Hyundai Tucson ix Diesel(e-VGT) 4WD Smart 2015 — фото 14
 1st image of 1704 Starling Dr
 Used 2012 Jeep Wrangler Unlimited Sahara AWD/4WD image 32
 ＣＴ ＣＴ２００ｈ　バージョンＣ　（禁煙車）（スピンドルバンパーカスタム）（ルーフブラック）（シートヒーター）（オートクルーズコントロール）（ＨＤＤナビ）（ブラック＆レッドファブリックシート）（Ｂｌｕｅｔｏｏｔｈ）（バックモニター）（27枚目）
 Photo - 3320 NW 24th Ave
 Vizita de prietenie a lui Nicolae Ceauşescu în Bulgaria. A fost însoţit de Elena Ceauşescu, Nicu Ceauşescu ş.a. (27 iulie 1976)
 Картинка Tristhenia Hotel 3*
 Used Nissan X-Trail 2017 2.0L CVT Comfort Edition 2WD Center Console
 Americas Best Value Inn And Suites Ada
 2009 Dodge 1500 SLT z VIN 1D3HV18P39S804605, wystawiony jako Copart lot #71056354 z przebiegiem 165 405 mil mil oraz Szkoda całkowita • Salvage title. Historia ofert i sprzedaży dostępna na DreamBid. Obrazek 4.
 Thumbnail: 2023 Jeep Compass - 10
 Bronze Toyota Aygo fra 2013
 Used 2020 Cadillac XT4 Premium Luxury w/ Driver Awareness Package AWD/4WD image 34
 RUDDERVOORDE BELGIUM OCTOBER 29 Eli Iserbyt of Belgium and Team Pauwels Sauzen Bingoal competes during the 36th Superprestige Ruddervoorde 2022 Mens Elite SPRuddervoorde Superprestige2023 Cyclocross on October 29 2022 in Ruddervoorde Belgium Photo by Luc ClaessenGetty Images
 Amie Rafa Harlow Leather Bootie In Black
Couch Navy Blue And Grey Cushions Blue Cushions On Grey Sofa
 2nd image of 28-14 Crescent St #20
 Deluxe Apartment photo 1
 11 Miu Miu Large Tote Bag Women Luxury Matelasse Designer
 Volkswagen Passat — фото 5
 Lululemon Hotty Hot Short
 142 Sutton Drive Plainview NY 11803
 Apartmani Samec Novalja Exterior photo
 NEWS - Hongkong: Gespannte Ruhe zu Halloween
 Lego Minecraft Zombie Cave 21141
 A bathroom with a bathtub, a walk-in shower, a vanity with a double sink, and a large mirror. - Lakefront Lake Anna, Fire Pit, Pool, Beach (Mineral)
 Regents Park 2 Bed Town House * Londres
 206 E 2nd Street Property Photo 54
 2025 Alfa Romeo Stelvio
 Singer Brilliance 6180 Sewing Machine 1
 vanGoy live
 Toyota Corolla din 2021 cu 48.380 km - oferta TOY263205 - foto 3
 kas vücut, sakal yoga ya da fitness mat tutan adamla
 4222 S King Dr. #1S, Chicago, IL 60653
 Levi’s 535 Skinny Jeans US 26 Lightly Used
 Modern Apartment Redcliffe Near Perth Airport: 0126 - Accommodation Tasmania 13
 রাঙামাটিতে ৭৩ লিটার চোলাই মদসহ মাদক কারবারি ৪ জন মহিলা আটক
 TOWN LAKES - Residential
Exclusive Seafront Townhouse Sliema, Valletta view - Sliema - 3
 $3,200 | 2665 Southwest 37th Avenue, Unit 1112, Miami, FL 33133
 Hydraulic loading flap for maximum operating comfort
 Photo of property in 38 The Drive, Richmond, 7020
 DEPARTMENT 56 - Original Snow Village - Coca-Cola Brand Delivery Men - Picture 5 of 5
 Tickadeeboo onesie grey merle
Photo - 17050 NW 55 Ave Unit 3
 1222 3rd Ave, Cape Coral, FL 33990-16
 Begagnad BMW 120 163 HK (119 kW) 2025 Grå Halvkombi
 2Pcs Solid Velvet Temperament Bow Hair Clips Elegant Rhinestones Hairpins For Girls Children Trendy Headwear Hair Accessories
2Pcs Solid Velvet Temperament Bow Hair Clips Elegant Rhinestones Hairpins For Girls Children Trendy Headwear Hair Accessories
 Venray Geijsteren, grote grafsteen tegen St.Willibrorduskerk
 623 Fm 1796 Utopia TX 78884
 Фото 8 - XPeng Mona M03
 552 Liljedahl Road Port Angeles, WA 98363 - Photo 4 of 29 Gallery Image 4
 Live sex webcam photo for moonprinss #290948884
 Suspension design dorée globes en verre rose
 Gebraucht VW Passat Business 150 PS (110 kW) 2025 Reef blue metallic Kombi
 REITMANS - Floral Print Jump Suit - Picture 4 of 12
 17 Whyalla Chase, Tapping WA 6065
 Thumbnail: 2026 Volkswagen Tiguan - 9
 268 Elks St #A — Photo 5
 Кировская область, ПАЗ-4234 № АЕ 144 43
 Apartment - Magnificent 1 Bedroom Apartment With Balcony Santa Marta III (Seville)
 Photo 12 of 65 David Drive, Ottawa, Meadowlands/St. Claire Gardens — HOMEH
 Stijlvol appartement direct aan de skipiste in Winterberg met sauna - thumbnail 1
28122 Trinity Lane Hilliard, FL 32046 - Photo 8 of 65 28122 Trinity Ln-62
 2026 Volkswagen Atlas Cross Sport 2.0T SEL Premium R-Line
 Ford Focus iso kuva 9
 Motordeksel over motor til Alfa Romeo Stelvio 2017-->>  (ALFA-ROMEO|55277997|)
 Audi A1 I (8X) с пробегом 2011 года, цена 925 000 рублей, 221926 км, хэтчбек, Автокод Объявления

## [Your task]
Working through the records above, copy each line in which "Temperament" is found.

## [Response box]
 2Pcs Solid Velvet Temperament Bow Hair Clips Elegant Rhinestones Hairpins For Girls Children Trendy Headwear Hair Accessories
2Pcs Solid Velvet Temperament Bow Hair Clips Elegant Rhinestones Hairpins For Girls Children Trendy Headwear Hair Accessories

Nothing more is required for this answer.